*Task goal*: Please put every line of the records below into a JSON list of strings, one string per line, leaving out blank lines and the pictures.

>>>

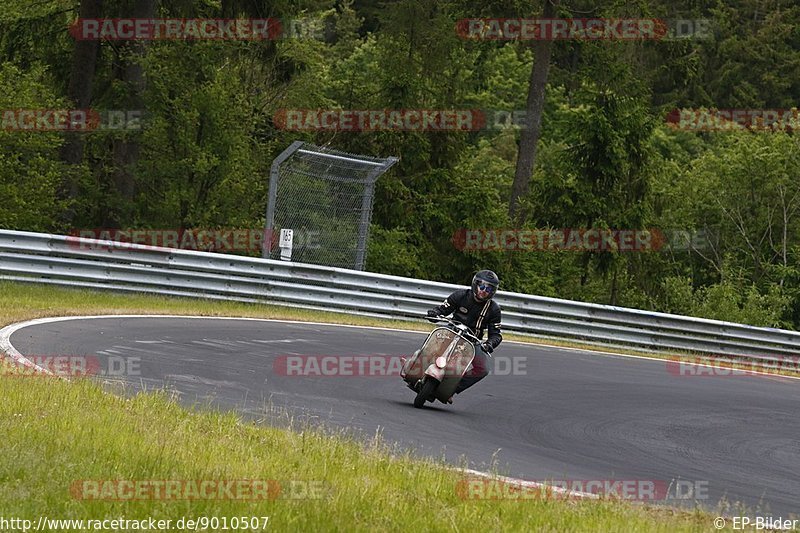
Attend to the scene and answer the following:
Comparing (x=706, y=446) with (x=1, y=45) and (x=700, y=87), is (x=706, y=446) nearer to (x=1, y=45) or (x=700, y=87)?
(x=1, y=45)

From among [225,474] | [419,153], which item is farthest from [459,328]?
[419,153]

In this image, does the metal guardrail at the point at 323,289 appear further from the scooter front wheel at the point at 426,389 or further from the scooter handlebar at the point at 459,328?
the scooter front wheel at the point at 426,389

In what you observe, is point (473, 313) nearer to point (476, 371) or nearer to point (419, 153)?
point (476, 371)

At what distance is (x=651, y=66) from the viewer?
37594 mm

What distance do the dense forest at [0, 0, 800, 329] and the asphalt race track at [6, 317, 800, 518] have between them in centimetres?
843

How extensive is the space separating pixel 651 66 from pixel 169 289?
2161 cm

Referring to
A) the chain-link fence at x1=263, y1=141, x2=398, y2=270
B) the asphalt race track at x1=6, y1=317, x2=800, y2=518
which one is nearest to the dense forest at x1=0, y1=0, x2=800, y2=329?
the chain-link fence at x1=263, y1=141, x2=398, y2=270

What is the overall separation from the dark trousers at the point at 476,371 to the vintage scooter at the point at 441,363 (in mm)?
150

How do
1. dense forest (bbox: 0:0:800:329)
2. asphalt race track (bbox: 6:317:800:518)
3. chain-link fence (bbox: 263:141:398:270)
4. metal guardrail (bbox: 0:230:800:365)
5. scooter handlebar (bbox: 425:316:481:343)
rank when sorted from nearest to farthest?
asphalt race track (bbox: 6:317:800:518) < scooter handlebar (bbox: 425:316:481:343) < metal guardrail (bbox: 0:230:800:365) < chain-link fence (bbox: 263:141:398:270) < dense forest (bbox: 0:0:800:329)

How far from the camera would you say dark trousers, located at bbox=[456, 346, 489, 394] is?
12.5 meters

<<<

*Response to this exercise*:
[
  "Attend to the scene and answer the following:",
  "Comparing (x=706, y=446) with (x=1, y=45) and (x=700, y=87), is (x=706, y=446) nearer to (x=1, y=45) or (x=700, y=87)?",
  "(x=1, y=45)",
  "From among [225,474] | [419,153], which item is farthest from [459,328]?",
  "[419,153]",
  "In this image, does the metal guardrail at the point at 323,289 appear further from the scooter front wheel at the point at 426,389 or further from the scooter handlebar at the point at 459,328?",
  "the scooter front wheel at the point at 426,389",
  "In what you observe, is point (473, 313) nearer to point (476, 371) or nearer to point (419, 153)?",
  "point (476, 371)",
  "At what distance is (x=651, y=66) from the viewer?",
  "37594 mm",
  "What distance do the dense forest at [0, 0, 800, 329] and the asphalt race track at [6, 317, 800, 518] have between them in centimetres?",
  "843",
  "How extensive is the space separating pixel 651 66 from pixel 169 289?",
  "2161 cm",
  "Referring to",
  "A) the chain-link fence at x1=263, y1=141, x2=398, y2=270",
  "B) the asphalt race track at x1=6, y1=317, x2=800, y2=518",
  "which one is nearest to the dense forest at x1=0, y1=0, x2=800, y2=329?",
  "the chain-link fence at x1=263, y1=141, x2=398, y2=270",
  "What is the overall separation from the dark trousers at the point at 476,371 to the vintage scooter at the point at 441,363 (in mm)?",
  "150",
  "How do",
  "1. dense forest (bbox: 0:0:800:329)",
  "2. asphalt race track (bbox: 6:317:800:518)",
  "3. chain-link fence (bbox: 263:141:398:270)",
  "4. metal guardrail (bbox: 0:230:800:365)",
  "5. scooter handlebar (bbox: 425:316:481:343)",
  "rank when sorted from nearest to farthest?",
  "asphalt race track (bbox: 6:317:800:518) < scooter handlebar (bbox: 425:316:481:343) < metal guardrail (bbox: 0:230:800:365) < chain-link fence (bbox: 263:141:398:270) < dense forest (bbox: 0:0:800:329)",
  "How far from the camera would you say dark trousers, located at bbox=[456, 346, 489, 394] is?",
  "12.5 meters"
]